I didn't want my own words to be the only source for this claim, so above is a
cut'n'paste from the rulebook.

But still, LabSlice (and I believe one or two others) aren't near these
figures and did get some sort of nomination.

------
stevepotter
I'm not bitter. I never expected to win. I am surprised Amazon even puts on a
contest with such lavish prizes.

AWS is a low cost way to start an app. They make bootstrapping possible.
Therefore, I feel they are doing themselves a disservice by not representing
these companies.

I merely wanted suggest a way to include small-timers like myself in this
contest. And I did it by being honest about how I felt at the time. Would
anyone have preferred otherwise?

BTW, since then I've been in touch with a great guy from AWS who thought my
points were valid. Very cool and unnecessary of him. Maybe next year we'll see
a "frugal" category. And maybe by then I'll have received funding and not be
eligible :)

Anyway thanks everyone who weighed in. I urge all of you to check us out at
www.takeoffvideo.com.

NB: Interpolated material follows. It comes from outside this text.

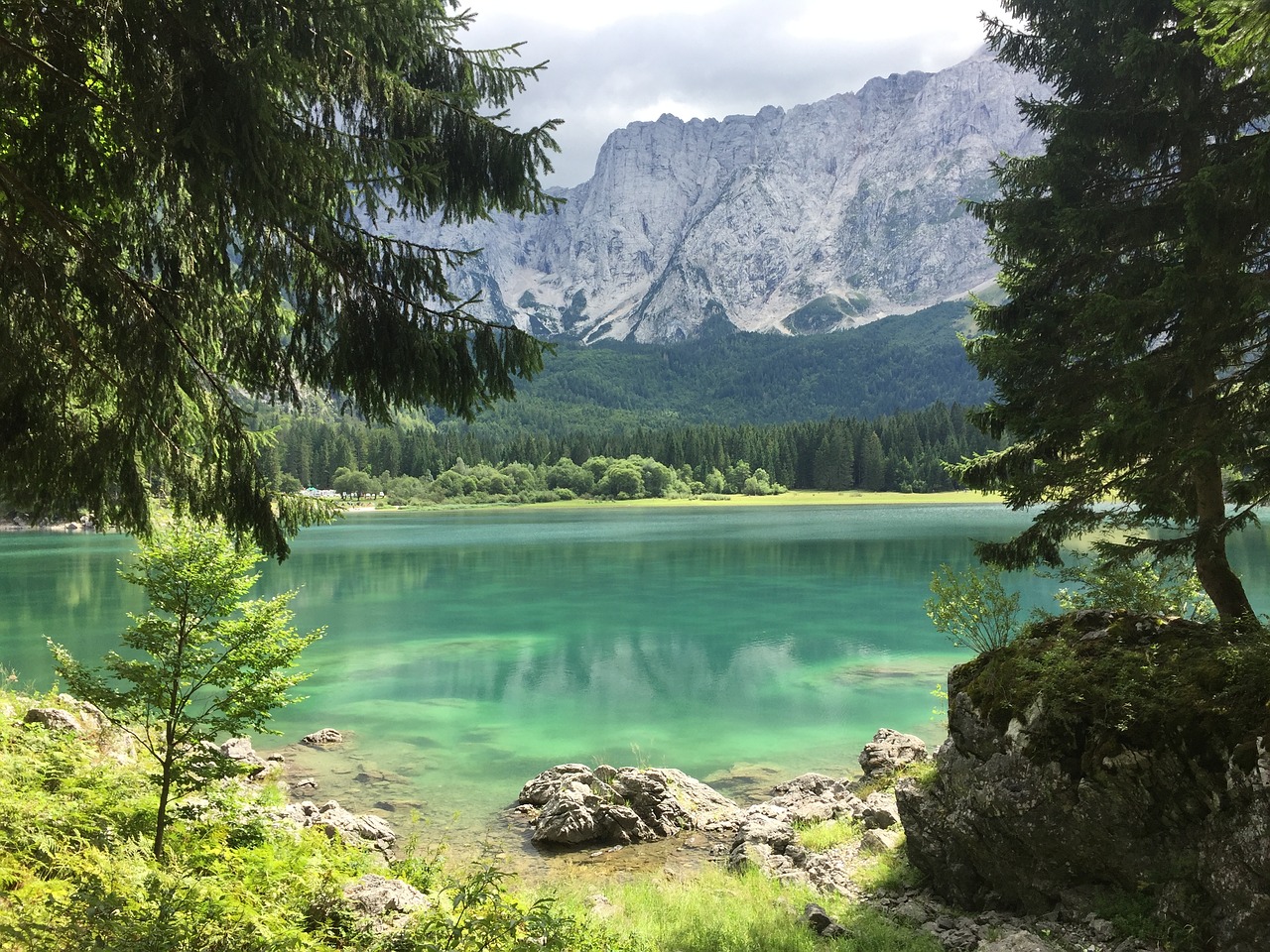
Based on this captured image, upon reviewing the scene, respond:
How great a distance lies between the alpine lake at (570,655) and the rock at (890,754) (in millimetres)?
875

You can reach me directly at stephenp@.

------
gojomo
The world does not owe you a 'best effort' ribbon.

------
DanielBMarkham
Related startup story.

I just spent two days in a long email conversation with Amazon.

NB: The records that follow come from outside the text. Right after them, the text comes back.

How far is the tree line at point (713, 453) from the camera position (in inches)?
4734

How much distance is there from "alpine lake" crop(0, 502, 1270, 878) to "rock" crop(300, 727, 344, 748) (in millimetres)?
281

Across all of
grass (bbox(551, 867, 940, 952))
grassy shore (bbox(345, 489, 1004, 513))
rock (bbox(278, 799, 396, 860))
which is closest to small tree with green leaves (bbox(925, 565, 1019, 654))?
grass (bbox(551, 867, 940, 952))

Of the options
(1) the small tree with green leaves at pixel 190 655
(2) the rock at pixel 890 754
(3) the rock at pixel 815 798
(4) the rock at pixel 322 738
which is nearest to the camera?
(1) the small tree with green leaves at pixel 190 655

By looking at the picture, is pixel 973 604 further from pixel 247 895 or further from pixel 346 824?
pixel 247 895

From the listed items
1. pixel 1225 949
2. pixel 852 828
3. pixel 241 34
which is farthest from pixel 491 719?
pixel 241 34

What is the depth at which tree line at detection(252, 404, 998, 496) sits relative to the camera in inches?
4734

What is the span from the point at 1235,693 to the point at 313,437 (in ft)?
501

I signed up for AWS 4 days before they started their freebie special, so once
I realized this, I begged and pleaded with them to help my startup by
grandfathering me in and letting me take advantage of the promotion.

All I got was form letters and BS.

I could have used another Amazon account, but I'm not going to cheat. I love
the AWS stack, but as far as I'm concerned the folks at Amazon may be keen on
PR, but they're no friends of startups, neither bootstrapped or otherwise, no
matter how many contests they run. I also feel like the AWS guys are a
completely different bunch than the rest of Amazon, who seem to care about
their customers a lot more. And while I love the stack, I'm not impressed with
the customer service at all. 99% of retailers will grandfather customers into
a promotion if they ordered within a few days of the promotion starting.

Assholes.

There. That bit of venting made me feel better. :)

Hope it had the same effect on the OP.

The point being that sometimes venting and sour grapes serve a useful purpose.